血管撮影装置は年々進化しており,低侵襲な画像下治療(IVR)が可能となってきている。

当院では被ばく低減,高画質な透視と減算血管撮影(DSA),高精細なCT like image(CBCT),主としてこの3点から血管撮影装置を選定し,現在年間800件ほどのIVRを行っている。特に,肝細胞癌治療の経カテーテル動脈化学塞栓療法(TACE)における術中のCBCTは,肝細胞癌の診断に十分な画質であり,これをもとに精密な治療が可能となった。
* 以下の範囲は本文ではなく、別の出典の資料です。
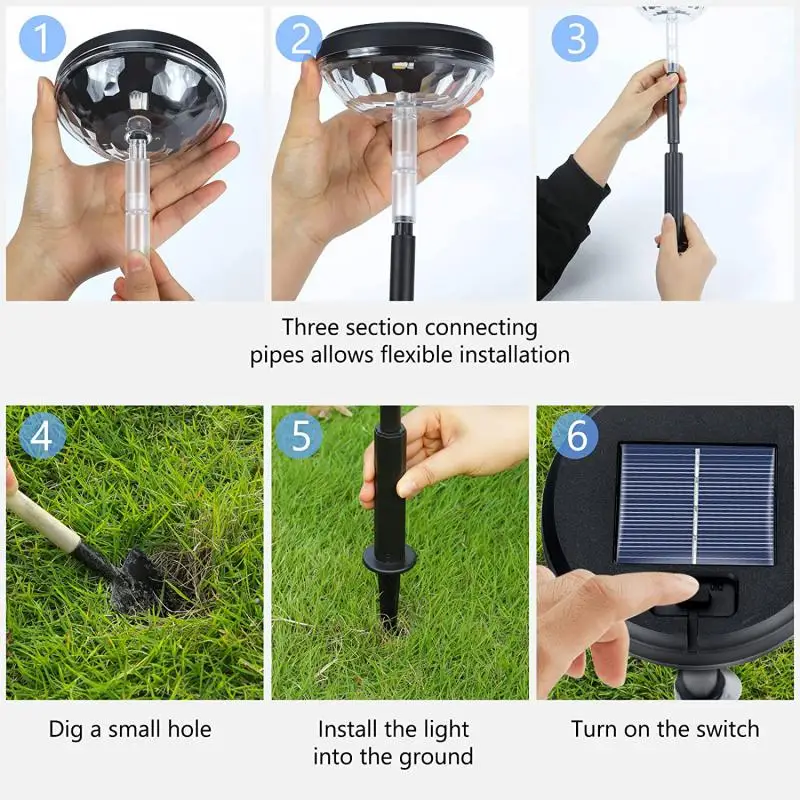 1

2

3

Three section connecting pipes allows flexible installation

4

5

6

Dig a small hole

Install the light into the ground

Turn on the switch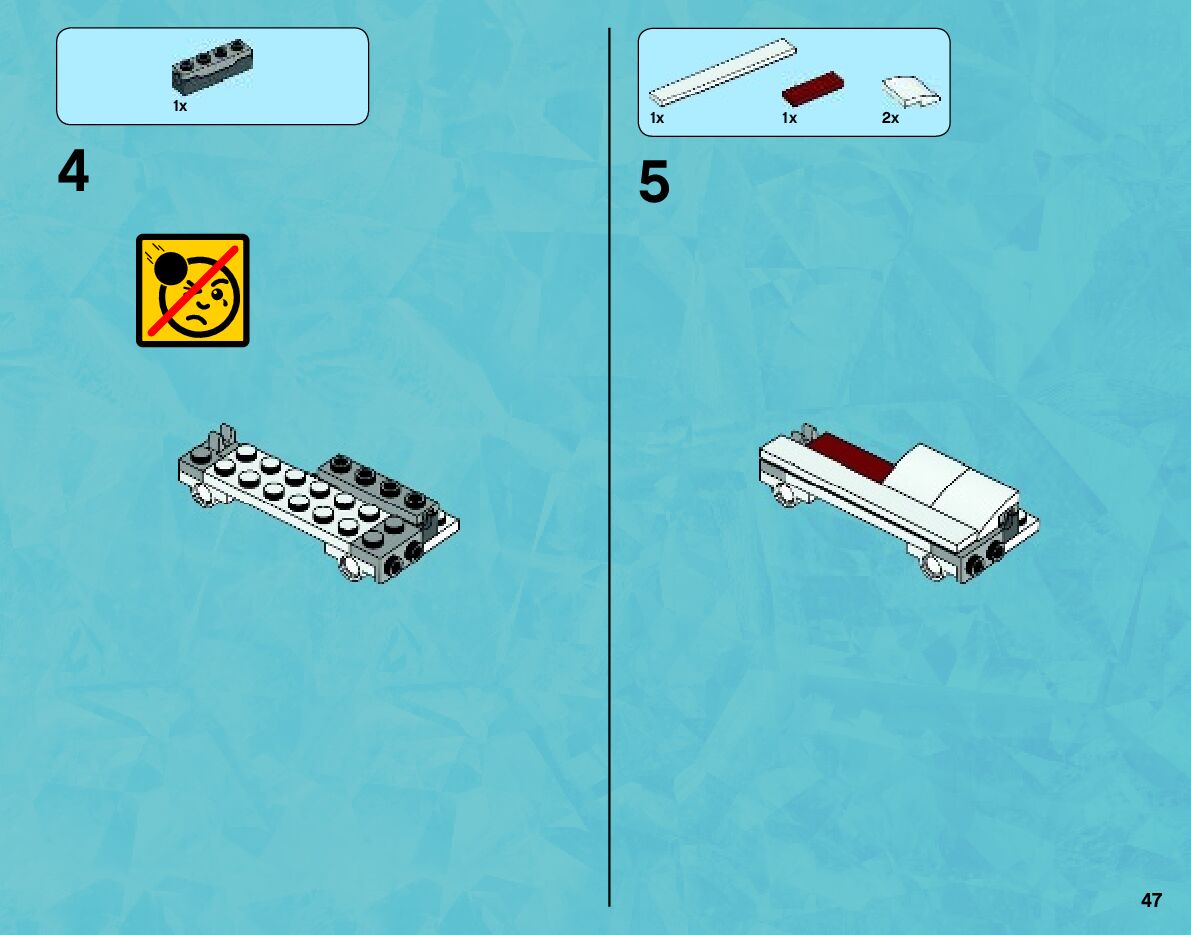 1x

4

1x

1x

2x

5

47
さらに,2014年から導入した栄養血管自動解析ソフトウェアは,病変を指摘すると自動で血管が描出でき,治療に大きく貢献している。

筆者らの検討では,自動解析ソフトによる肝細胞癌の栄養血管同定率は約90%と高く,陽性的中率もきわめて高い1)。自動解析ソフトの導入により腫瘍の栄養血管同定にかかる負担は大幅に軽減され,血管選択に集中することが可能となり,手技時間の短縮,被ばく低減につながっている。

このように,デジタル処理技術の向上による大幅な被ばく低減と高画質維持を可能にした新しい世代のIVR装置の出現により,低被ばくで精密な手技が可能となっている

【文献】

1) Miyayama S, et al:Abdom Imaging. 2014;39 (3):645-56.